··· Text provided ···
Essay: Coping in the COVID-19 era
The 6th Infantry Division of the United States Army holds the unchallenged record for consecutive days of continuous combat, 219 days, on the island of Luzon during World War II. Thousands of soldiers died and even more developed severe post-traumatic stress disorder and were never the same.
My grandfather was a soldier in the 6th during that time. Each night after a brutal day of fighting, the Americans would bomb the Japanese front lines a few hundred yards away. A few exhausted Japanese soldiers would sneak close to the American front line at night to avoid the bombing and catch some sleep, slipping back in the morning before dawn.
One morning my grandfather and his partner climbed out of their foxhole to find a young Japanese soldier sleeping a few yards away. My grandfather’s partner held his gun to the Japanese soldier’s head, but just as he pulled the trigger, my grandfather kicked his gun away, saving the soldier’s life. The Japanese soldier ran back to his side unharmed.
My grandfather went on to live a long, happy and successful life, dying in his mid-nineties surrounded by his 11 grandchildren. He told everyone who would listen that doing the right thing in that most difficult moment to save that young soldier provided every ounce of luck and success he encountered throughout his life.
This is our generational war
There are few moments in life where your response to a situation may define you forever. This COVID-19 crisis is one of them. It is our generational war. We are all facing enormous new and uncomfortable challenges and are attempting to figure out how to cope with the new normal.
Despite our struggles, this is the time to do what’s right. You must fight for your patients the best way you know how. Keep them safe in your clinics and provide them with optimal care for their eyes. They’ll be grateful and, as a result, you’ll feel more emotionally fulfilled.
Through it all, never forget to fight for yourself and your own time. So many people are relying on your health and well-being. You owe it to them to stay healthy and relaxed. Placing yourself at risk by not getting enough sleep or exercise, or by exposing yourself to an infected patient will likely result in far greater damage than doing the right thing for yourself.
We should be most grateful for our relationships with family, friends and community. In 1938 the Harvard Happiness Study was initiated. The study, which continues to this day, originally followed 724 men throughout their lifetimes to determine what makes people happy. The results definitively showed that the most important contributor to happiness was the quality of relationships in our lives. People who were more socially connected to family, friends and community were significantly happier, physically healthier and lived longer than people who were less connected.
This is the time to nurture your relationships and reach out to your community. In particular, reach out to friends in the medical field who will best understand what you’re going through daily. Open up about your worries, challenges and stresses. While it may seem lonely working through each day covered in our shell of PPE, talking with friends quickly reminds us that we are all going through similar experiences and we’re going to be OK.
···
Exercise instructions: According to the essay on coping in the COVID-19 era, why should readers reach out to friends in the medical field in particular? Answer in one to three sentences. The rows are not needed for this work.
··· Input data ···
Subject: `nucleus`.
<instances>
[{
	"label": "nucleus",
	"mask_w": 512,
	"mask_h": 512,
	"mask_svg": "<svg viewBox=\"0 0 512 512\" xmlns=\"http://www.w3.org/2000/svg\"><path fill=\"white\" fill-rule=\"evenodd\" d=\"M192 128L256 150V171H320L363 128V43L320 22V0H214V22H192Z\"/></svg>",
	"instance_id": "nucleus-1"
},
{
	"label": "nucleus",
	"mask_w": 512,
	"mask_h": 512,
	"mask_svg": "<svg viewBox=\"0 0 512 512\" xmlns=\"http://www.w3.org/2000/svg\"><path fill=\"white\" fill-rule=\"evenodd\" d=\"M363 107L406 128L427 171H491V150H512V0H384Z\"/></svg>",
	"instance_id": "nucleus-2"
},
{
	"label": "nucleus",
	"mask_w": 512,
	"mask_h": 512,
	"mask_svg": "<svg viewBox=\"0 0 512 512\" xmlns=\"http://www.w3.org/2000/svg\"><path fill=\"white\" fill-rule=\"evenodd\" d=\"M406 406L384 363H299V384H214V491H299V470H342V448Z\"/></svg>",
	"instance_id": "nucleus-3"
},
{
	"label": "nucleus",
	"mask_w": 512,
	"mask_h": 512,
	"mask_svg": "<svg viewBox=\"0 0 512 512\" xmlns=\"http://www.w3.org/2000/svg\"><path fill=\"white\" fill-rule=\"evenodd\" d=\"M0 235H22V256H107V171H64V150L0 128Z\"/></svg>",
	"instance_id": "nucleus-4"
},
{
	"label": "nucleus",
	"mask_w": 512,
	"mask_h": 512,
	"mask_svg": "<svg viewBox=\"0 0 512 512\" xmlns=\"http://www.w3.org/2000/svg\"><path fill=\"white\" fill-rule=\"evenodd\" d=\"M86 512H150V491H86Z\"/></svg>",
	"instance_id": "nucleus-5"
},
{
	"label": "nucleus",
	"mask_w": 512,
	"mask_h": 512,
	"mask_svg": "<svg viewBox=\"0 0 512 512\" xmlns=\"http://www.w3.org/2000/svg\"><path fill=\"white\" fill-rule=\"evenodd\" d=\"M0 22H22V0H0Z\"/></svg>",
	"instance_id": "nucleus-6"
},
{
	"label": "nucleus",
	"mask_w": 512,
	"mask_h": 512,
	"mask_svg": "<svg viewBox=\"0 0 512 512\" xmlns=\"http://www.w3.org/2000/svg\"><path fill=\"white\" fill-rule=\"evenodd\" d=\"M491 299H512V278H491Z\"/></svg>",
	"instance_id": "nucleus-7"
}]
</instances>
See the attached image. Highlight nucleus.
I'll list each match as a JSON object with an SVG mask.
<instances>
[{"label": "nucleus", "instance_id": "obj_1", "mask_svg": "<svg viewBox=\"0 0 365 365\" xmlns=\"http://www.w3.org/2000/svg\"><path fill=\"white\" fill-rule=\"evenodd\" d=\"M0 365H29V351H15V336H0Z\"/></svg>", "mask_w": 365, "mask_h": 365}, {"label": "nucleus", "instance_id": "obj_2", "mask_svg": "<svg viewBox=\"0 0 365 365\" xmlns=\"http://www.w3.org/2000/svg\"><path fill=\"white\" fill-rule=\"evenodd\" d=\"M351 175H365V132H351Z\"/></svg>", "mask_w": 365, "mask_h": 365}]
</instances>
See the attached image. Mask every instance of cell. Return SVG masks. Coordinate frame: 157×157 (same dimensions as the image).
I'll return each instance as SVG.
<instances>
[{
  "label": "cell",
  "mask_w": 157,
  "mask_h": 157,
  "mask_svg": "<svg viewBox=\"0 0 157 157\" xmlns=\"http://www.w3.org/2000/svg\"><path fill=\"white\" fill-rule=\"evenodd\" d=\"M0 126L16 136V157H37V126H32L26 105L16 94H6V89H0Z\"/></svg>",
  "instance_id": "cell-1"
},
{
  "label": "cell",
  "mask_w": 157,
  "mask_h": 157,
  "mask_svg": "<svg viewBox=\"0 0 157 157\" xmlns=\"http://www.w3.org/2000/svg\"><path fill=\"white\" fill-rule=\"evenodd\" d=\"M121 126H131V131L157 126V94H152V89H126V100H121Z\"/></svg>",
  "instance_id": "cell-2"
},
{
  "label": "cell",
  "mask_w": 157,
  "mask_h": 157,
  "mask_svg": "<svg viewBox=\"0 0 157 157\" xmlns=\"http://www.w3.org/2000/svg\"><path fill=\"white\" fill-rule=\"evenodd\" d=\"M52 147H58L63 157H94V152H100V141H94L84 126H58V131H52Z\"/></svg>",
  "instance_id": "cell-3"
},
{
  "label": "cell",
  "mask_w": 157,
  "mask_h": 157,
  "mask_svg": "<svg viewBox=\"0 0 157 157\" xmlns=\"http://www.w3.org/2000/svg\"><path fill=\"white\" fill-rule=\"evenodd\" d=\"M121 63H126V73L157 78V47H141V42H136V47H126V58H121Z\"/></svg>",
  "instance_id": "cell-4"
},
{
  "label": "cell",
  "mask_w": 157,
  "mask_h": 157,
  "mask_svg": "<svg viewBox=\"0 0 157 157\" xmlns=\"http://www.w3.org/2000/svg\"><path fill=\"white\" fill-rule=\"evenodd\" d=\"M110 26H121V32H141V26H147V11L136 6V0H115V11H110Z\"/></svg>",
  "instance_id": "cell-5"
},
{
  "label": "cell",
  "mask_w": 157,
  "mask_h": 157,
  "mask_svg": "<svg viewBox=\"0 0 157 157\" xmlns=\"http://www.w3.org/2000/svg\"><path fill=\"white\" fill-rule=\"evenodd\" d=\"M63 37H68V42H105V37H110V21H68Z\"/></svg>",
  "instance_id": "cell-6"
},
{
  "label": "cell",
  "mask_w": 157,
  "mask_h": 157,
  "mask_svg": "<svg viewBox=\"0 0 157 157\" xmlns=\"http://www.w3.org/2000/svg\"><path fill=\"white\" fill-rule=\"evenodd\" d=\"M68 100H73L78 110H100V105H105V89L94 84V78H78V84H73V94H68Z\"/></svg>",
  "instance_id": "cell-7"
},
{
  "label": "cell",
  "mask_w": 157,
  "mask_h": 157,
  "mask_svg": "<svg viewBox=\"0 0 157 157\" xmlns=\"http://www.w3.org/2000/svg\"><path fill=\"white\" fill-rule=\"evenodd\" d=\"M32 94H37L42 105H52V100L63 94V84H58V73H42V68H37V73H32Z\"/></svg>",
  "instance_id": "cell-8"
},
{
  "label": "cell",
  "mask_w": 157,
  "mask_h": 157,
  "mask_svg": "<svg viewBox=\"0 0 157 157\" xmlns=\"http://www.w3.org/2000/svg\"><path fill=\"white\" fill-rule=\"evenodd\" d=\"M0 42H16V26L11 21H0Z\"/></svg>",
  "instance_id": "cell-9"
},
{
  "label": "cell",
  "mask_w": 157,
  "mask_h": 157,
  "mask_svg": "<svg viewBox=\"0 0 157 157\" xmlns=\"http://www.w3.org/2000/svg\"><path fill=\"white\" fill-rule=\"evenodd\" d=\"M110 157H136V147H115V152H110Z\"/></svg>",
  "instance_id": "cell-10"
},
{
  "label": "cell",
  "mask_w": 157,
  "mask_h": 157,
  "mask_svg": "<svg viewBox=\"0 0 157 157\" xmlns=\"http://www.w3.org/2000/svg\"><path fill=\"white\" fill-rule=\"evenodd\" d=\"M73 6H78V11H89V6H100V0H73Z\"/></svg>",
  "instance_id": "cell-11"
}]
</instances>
···
Task output: Friends in the medical field will best understand what readers are going through each day. Talking with friends also reminds us that we are all going through similar experiences and that we're going to be OK.